Terwijl ik in
het vliegtuig mijn visumformuliertje voor China weer eens invulde, probeerde ik
na te gaan voor de hoeveelste keer ik dat nu eigenlijk deed. Meer dan dertig
keer ben ik zeker in China geweest. Veertig haal ik ook wel denk ik. Vijftig
keer? Ik zou mijn oude paspoorten eens moeten bekijken en de enorme hoeveelheid
rode stempeltjes moeten tellen. Omdat ik ze zo vaak invul, weet ik al mijn paspoort
en visumgegevens uit mijn hoofd.
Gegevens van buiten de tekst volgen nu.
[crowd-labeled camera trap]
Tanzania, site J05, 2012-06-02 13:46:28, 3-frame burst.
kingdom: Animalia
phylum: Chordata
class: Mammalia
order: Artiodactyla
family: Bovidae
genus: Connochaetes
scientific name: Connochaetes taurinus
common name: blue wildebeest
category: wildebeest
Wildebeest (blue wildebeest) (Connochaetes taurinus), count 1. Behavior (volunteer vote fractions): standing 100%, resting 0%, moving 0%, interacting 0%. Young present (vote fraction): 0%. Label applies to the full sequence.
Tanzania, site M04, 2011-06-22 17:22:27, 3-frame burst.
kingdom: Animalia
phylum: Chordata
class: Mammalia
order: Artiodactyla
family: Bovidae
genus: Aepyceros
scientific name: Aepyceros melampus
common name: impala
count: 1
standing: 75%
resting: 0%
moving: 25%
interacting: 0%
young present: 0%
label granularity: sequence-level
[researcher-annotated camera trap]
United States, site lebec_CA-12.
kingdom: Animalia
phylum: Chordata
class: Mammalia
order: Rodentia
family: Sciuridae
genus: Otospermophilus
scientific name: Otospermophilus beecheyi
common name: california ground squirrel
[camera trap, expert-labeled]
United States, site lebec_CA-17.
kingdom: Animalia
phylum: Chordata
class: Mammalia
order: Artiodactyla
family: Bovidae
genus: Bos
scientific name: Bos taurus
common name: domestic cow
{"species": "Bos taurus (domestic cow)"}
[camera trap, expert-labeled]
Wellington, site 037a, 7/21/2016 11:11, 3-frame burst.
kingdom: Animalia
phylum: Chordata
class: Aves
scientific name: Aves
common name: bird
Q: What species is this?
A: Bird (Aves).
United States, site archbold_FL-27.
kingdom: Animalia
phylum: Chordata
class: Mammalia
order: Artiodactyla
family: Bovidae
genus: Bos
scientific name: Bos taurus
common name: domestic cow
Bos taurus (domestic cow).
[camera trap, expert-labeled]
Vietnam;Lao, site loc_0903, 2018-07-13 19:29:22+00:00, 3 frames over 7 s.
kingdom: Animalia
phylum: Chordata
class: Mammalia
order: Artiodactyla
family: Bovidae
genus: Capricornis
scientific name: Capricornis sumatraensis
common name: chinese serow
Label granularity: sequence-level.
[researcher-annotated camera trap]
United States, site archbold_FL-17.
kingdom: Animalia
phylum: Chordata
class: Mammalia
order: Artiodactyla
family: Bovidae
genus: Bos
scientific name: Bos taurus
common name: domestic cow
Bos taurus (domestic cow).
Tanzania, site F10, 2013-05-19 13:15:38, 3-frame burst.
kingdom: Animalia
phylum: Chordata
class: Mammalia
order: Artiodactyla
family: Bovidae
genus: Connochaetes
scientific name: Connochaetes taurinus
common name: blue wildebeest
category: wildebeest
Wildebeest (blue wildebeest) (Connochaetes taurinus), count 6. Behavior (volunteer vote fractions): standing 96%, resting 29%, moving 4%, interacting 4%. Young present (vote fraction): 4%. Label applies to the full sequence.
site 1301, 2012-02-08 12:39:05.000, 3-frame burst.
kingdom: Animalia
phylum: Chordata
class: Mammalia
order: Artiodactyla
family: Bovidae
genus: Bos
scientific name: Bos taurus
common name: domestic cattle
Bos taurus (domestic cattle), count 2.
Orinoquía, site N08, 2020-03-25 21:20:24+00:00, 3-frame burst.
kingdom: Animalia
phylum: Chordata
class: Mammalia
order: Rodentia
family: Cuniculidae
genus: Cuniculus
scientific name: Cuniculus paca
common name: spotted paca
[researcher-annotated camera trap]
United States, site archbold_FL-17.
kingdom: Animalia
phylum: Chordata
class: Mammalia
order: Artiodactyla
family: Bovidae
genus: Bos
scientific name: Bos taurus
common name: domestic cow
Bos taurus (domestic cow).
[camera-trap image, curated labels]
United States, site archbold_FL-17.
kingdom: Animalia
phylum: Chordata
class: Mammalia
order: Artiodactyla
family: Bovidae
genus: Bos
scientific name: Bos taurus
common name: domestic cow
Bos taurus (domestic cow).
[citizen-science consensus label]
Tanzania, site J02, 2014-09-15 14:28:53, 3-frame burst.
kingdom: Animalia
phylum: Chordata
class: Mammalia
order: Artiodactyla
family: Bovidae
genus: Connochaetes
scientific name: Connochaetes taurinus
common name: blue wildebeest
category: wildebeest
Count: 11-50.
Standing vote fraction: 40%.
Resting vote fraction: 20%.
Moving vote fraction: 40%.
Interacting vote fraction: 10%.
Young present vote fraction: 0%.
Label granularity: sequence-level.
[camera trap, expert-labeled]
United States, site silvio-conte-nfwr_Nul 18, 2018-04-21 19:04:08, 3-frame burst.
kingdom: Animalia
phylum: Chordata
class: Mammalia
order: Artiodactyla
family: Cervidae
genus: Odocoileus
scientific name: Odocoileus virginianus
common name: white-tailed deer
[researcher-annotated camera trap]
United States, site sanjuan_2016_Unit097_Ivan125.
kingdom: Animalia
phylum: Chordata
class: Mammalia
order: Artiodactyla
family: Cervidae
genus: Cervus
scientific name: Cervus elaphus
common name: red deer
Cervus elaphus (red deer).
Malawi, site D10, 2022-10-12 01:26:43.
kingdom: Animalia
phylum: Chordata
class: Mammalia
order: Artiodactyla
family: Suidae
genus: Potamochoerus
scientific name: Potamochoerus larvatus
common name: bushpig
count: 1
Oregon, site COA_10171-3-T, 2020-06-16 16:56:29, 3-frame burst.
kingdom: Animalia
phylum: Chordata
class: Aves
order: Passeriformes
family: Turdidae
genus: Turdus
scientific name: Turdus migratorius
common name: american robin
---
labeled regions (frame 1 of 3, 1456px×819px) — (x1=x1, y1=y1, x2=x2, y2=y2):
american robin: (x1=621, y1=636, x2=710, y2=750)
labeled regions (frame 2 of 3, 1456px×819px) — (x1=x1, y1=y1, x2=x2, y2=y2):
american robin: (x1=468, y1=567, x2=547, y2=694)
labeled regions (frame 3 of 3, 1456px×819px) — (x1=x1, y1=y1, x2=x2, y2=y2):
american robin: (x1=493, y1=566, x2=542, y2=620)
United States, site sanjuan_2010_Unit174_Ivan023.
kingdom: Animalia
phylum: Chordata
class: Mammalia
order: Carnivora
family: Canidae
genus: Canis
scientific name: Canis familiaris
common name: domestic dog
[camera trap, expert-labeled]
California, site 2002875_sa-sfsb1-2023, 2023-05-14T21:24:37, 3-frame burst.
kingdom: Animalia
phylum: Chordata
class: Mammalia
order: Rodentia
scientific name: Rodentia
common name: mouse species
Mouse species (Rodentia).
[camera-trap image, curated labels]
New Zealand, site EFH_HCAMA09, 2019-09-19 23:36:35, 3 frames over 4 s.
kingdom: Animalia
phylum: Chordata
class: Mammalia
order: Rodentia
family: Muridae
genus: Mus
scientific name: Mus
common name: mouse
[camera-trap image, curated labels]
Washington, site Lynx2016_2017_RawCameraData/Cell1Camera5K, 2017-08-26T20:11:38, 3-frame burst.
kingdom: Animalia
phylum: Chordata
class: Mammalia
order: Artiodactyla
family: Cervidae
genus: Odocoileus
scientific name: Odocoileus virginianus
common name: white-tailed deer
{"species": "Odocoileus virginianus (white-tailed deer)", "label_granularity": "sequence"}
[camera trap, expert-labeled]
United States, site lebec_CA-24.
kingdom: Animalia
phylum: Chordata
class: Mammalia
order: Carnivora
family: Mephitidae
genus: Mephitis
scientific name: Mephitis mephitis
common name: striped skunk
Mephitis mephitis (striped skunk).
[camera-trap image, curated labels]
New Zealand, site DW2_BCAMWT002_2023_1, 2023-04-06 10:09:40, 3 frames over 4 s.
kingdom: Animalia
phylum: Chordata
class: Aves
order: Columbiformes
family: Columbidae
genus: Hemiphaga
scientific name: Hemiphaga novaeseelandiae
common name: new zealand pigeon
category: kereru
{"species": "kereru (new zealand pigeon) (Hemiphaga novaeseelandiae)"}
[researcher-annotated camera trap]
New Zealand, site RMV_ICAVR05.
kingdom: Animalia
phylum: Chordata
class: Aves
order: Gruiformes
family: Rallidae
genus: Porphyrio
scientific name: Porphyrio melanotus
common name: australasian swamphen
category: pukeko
Ik weet ook dat ik mijn volledige naam moet
invullen en die is nogal lang wat resulteert in langere wachtijd bij het hokje
omdat de agent alles letter voor letter overtypt in zijn computer. Waarom het
intypen van mijn visumnummer niet resulteert in alle gegevens online, weet ik
niet. Onlangs had ik weer een nieuwe jaarvisum gekregen. Geronseld is een beter
woord, want officieel had de ambassade hier weer iets bedacht waardoor ik deze
eigenlijk net niet kon krijgen en dit had weer te maken met mijn werkvisum voor
Hong Kong. Chinezen doen altijd nodeloos moeilijk over dingen terwijl ze over
andere dingen altijd heel achteloos doen. Dus met wat steekpenningen een
bijbetaling was het gelukt en kon ik weer een jaar lang avonturen tegemoet
zien.
In mijn boek ‘Man
in Hong Kong’ heb ik al menig verhaal opgetekend en na een tiental reizen dit
jaar is er weer genoeg stof tot schrijven.
Om mij heen zitten
talloze mensen luid te smakken, te slurpen en te boeren terwijl ze een soort
van derrie uit een klein bakje naar binnen werken. Traditioneel neem ik niks.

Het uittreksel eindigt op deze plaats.